Estwer, por toda respuesta, chasqueó los dedos y los dos mercenarios que se habían recuperado de la tarascada propinada por el mago sacaron sus cuchillos y se prepararon para arrojarlos.

—Sólo inténtalo, mujer, y mis hombres te demostrarán su certera puntería —Estwer, enfurecido y frustrado, parecía haber perdido el control de lo que empezara como una simple burla, pero Hérmelhas sabía que, llegados a aquel punto, alguien como él no atendería a razones.

En aquel momento una fornida figura irrumpió en la estancia y llegó hasta los mercenarios por detrás. Empujó las cabezas de ambos tipos una contra otra y ambos guerreros se derrumbaron. Estwer reaccionó lanzando una estocada de punta al recién llegado, pero este saltó hacia atrás con agilidad felina y desenfundó el acero que llevaba a la espalda, justo a tiempo para enzarzarse en un intenso duelo con el líder mercenario. El enano, por su parte, decidió recular hasta la puerta sin perder de cara a Hérmelhas y a Mirobe, que tampoco lo impidieron. Una vez allí, desapareció. Estwer, acosado por su contrincante y viéndose perdido, siguió los pasos de Aufhel, no sin antes recibir un corte superficial en un hombro que, sobre todo, le dolió en su amor propio.

***

Mirobe se acurrucó junto a Sarel, que la estrechó contra sí aun más mientras contemplaba con fijeza la negrura del techo de la habitación, como si en él pudiera encontrar las respuestas a sus preguntas.

—¿Sabes por qué regresé de verdad? —el guerrero besó con suavidad la frente de su amada. Al ver que ella se demoraba en responder, puntualizó—. No es por lo que te dije esta mañana… Bueno, quiero decir… No es sólo por eso. Es cierto que te amo. Y también lo es que nunca volveré a amar a nadie como a ti.

—Pero no puedes asumir que debamos separarnos. O temes no poder llegar a asumirlo que, para el caso, es lo mismo —respondió la joven tras hacer una pausa, con un deje de melancolía en su voz—. Puedo entenderte, ¿sabes?

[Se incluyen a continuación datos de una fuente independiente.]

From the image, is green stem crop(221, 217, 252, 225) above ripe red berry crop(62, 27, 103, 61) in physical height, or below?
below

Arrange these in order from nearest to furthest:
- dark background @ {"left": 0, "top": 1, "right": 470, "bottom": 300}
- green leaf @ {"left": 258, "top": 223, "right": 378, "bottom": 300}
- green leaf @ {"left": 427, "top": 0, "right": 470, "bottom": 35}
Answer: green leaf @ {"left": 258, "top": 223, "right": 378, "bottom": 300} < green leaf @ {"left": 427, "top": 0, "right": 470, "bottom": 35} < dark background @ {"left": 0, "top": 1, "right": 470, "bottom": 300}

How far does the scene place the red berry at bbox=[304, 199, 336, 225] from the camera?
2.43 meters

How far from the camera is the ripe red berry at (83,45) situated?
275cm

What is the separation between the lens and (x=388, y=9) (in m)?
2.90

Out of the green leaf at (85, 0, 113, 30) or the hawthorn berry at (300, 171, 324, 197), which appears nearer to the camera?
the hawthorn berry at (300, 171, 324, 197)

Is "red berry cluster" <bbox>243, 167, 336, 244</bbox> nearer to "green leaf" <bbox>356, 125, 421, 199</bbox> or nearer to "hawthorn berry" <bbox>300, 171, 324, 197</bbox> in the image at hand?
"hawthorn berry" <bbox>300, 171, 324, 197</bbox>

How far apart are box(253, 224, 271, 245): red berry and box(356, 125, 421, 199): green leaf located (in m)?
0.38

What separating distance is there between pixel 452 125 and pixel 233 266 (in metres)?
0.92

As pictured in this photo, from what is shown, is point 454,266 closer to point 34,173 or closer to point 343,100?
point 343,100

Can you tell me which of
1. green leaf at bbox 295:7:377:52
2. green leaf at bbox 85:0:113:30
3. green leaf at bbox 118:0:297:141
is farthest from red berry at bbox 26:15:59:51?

—Supongo que sí, pero eso no hace que duela menos.

—He de confesarte que estos días pasados han sido los peores de mi vida, pero también me han ayudado a comprender algo sobre las cosas que nos atormentan.

—¿A qué te refieres? —Sarel estaba al tanto del incidente del bosque, pero intuía que Mirobe se refería a algo más.

—¿Sabes cuáles son los fantasmas más difíciles de derrotar? —preguntó ella a su vez.

—No, no lo sé —confesó Sarel, intrigado.

—Los que viven dentro de nosotros —respondió la joven—. Porque son invisibles.